Challenge:
Write out, word for word, the part of the battery-drain forum thread that begins with "## bobloblaw1 (Jul" and ends after "No issue here.".

# Who can properly read battery stats to see where my drain is?



## joemagistro (Dec 19, 2011)

I never got involved with this because between my gn and my s3, I have never had battery issues... Till today.... With the screen off, it drains 2percent every 6 minutes... Some things going on here...

Here are references... If you need anything specific, let me know and ill tell you...


















Odd that friendcaster uses that much... I never use the app other then syncing my contact pics....










Better battery stats




























GSAM badass battery monitor


----------



## RMarkwald (Oct 19, 2011)

I use FriendCaster too, but don't sync contact pics and don't have this issue. Try not syncing the pictures for 24 - 48 hours and see what happens.

- Sent from my US Cellular SGS3


----------



## bobloblaw1 (Jul 2, 2011)

It's definitely friendcaster. It's holding a wake lock on your phone.

Sent from my htc_jewel using RootzWiki


----------



## nosit1 (Oct 13, 2011)

I don't have it sync unless I force it as well as don't sync contact pictures. Try that. No issue here.

Sent from my Galaxy Nexus using Tapatalk 2


----------



## joemagistro (Dec 19, 2011)

Friendcaster deleted... Replaced with "facebook contact sync" app... Will report later... So far my drsin looks like it disappeared

Sent from my Galaxy Nexus using Xparent Blue Tapatalk 2


----------

(Records from a spatial question set)
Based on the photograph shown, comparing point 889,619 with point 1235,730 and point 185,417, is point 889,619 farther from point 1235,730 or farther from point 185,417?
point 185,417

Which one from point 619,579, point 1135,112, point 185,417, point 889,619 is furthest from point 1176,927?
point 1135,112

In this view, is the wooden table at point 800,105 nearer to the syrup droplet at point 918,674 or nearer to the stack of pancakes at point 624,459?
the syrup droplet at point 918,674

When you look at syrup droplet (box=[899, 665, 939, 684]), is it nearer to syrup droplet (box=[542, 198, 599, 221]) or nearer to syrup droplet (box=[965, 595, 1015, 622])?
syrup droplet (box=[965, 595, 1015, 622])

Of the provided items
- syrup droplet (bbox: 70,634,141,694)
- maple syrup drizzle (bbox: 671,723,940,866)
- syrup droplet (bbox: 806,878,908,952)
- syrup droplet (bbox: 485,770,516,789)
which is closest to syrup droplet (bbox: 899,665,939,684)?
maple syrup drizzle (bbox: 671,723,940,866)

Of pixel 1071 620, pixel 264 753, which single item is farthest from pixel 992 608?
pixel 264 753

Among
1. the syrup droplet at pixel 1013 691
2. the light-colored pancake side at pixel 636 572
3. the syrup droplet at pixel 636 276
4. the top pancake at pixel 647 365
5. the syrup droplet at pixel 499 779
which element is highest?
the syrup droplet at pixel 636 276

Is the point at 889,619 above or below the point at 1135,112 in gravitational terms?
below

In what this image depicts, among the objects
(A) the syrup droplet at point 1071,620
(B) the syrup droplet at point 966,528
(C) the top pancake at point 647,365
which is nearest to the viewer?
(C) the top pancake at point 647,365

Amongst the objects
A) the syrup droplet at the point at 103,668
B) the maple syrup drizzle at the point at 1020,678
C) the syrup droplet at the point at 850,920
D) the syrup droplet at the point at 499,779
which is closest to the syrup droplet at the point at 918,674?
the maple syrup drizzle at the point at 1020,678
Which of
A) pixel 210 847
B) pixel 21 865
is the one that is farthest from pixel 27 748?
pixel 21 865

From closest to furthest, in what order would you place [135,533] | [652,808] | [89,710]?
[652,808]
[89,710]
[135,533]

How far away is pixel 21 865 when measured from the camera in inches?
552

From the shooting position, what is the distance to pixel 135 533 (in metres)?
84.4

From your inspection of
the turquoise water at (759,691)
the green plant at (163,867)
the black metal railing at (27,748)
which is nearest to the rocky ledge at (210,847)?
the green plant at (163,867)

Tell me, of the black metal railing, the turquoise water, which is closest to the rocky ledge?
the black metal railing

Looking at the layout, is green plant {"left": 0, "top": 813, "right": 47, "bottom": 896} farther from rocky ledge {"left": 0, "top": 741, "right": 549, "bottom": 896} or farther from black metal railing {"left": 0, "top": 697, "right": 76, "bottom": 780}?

Solution for this problem:
## bobloblaw1 (Jul 2, 2011)

It's definitely friendcaster. It's holding a wake lock on your phone.

Sent from my htc_jewel using RootzWiki


----------



## nosit1 (Oct 13, 2011)

I don't have it sync unless I force it as well as don't sync contact pictures. Try that. No issue here.